Storage leaps to mind. In 2003, a $400 iPod had 10 gigabytes of memory. By early this year, a $400 iPod had 20 gigabytes of memory. If this annual doubling holds up, then 20 years from now we’ll have portable devices with 20 petabytes of storage—that’s 20 million gigabytes—sitting in our pockets. What might we want to do with all that storage, and what new services might it enable?

The iPod is now big enough to contain the entire personal music collection of today’s average listener. But the immediate consequence of storage growth is that our personal music collections will grow as well. CDs will no longer be a practical way to distribute content; they will go the way of wax cylinders and vinyl platters. That’s why so many companies are rushing in to follow Apple in the music content download and management business.

And consider how iPods might play into one of our favorite scenarios:

Today’s iPod could store 20,000 books. That’s more than most people would read in a lifetime. But just 10 years from now, an iPod might be able to hold 20 million books—more than are in Harvard University’s collection. (If you insist on having the pictures and diagrams in those books, too, perhaps you have to wait until 2017. By then you’ll be able to carry around the complete text for all the volumes in the Library of Congress.) To complete this vision, of course, we’ll need a lightweight, easy-to-read screen to display text. And we’ll need technologies that allow for rapidly digitizing millions of books and other documents, and for extracting text without errors, so the books are searchable.

Of course, not all exponential developments are related to computers:

Finally, the cost of sequencing DNA is diminishing exponentially. By next year, the cost of sequencing a person’s genome is expected to be a mere penny per base pair. Compare that to the $10 it cost in 1990. At that rate, sequencing a person’s 3.2 billion base pairs should cost only $32,000 by 2020. As a practical matter, it’s only necessary to look at 10 million base pairs to cover all the variations in the human genome. Sequencing this number—in order to determine a person’s genetic fingerprint and disease susceptibility—would cost only about one dollar by sometime in the 2020s.

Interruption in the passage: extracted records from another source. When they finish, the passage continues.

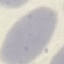 Result: negative for malaria parasites. Cell patch, automatically extracted from a larger field of view and resized to 64 × 64 pixels. Giemsa-stained preparation. Photographed with a smartphone camera at the microscope eyepiece. Thin blood film.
Assess the morphology of the erythrocytes.
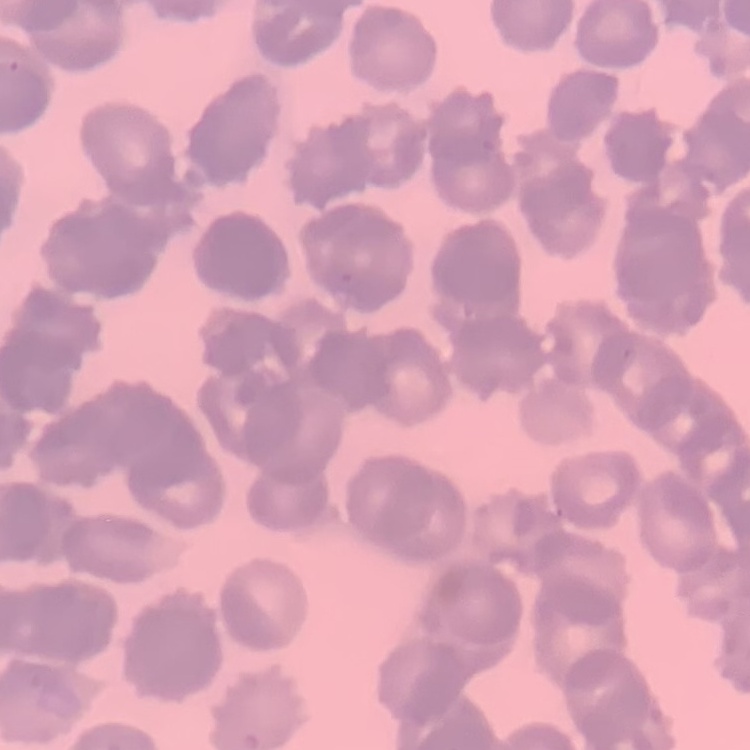

They show rouleaux formation.

Stained with either Field's or Giemsa. Thin blood film. Square crop of a larger photomicrograph.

It's likely that gene-based treatments for disease will also increase rapidly, if not exponentially, in line with this drop in price. And speaking of money, economist Robin Hanson has made an interesting observation:

Economists’ best estimates of total world product (average wealth per person times the number of people) show it to have been growing exponentially over the last century, doubling about every fifteen years, or about sixty times faster than under farming. And a model of the whole time series as a transition from a farming exponential mode to an industry exponential mode suggests that the transition is not over yet - we are slowly approaching a real industry doubling time of about six years, or one hundred and fifty times the farming growth rate.

So if we want to be healthy, wealthy, and wise it would appear that all we have to do is sit back and let the exponentials do the work. Of course, nothing is ever quite as simple as that. I'm reminded of the tale (possibly apocryphal) of the New York city planner who, in the 1890's published a report that included dire predictions of a coming ecological disaster for the city. Looking at then-current growth numbers, he predicted that the city would be uninhabitable within fifty years. Interestingly, his population predictions were pretty accurate. What he got wrong was his prediction that, by 1950, Manhattan would be three stories deep in horse manure.

Guess he just didn't see that whole "car" thing coming.

Let that be a lesson to us all. When we base predictions of the future on extrapolations of current trends, we can gain tremendous insights into the world that's coming. Or we may end up peddling thousands of tons of imaginary horse manure. It's a fine line.